Washington The first batch of checks mailed from the Internal Revenue Service this year showed the average tax refund climbed $97 compared with those issued at the same time last year, according to figures released Friday.
Refunds mailed so far this year average $2,292, a 4.5 percent increase from refunds mailed at the same time in 2003. Tax refunds tend to be higher during the first weeks of the tax filing season, when taxpayers expecting checks hurry to file their returns.
"It's significantly higher than it was a year ago, and that's one of the tailwinds pushing the economy forward during the first quarter," said Sung Won Sohn, chief economist with Wells Fargo & Co., a banking company in Minneapolis.

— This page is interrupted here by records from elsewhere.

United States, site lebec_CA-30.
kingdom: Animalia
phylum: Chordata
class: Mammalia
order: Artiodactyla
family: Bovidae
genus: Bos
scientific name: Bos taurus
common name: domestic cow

Last week the Treasury Department said, "The president's 2003 tax relief will increase refunds paid this spring by an average of $300."
Treasury Department spokeswoman Tara Bradshaw on Friday clarified that figure, saying the average $300 increase compares this year's expected refunds with projections of the refunds taxpayers would have gotten this year had last summer's $330 billion tax cut not passed.
Some economists monitoring the refunds said they expected a bigger increase than they've seen so far. The economists said they couldn't fully account for the lower-than-expected refunds but cautioned that the numbers might quickly change.
"It does look like it's a little light, but I think it's just too early to tell," said Joel Prakken, chairman of Macroeconomic Advisers LLC, a St. Louis forecasting firm. "I don't have alarm bells going off."
Prakken said taxpayers could expect to get between $40 billion and $50 billion returned this spring, the proceeds from reduced taxes on dividends and lower income tax rates enacted too late last year to be completely incorporated into paychecks. Whether the money comes in the form of bigger refunds or lower tax bills remains to be seen, he said.
Other economists said refunds might be coming up smaller than they expected because of new tax complications, lower incomes and even lower interest rates.
"It may be that it's taking people longer to file taxes because it's still more complicated this year," said Cynthia Latta, U.S. economist at Global Insight.
Last summer's dividend and capital gains tax cuts, in particular, added complications to this year's tax forms. Investors must sort out which dividends qualify for the lower tax rates and determine whether their capital gains must be taxed under the old system or the new rates.
Taxpayers might also be seeing lower interest rates taking a bite out of their tax deductions. Homeowners who took advantage of rock-bottom interest rates to refinance their home loans during the last several years might be taking smaller mortgage interest deductions.
"Refinancing activity was stratospheric last year," said Mark Zandi, chief economist at Economy.com, an analysis firm. "There's a lot of interest savings, cumulative interest savings. It may be having some impact."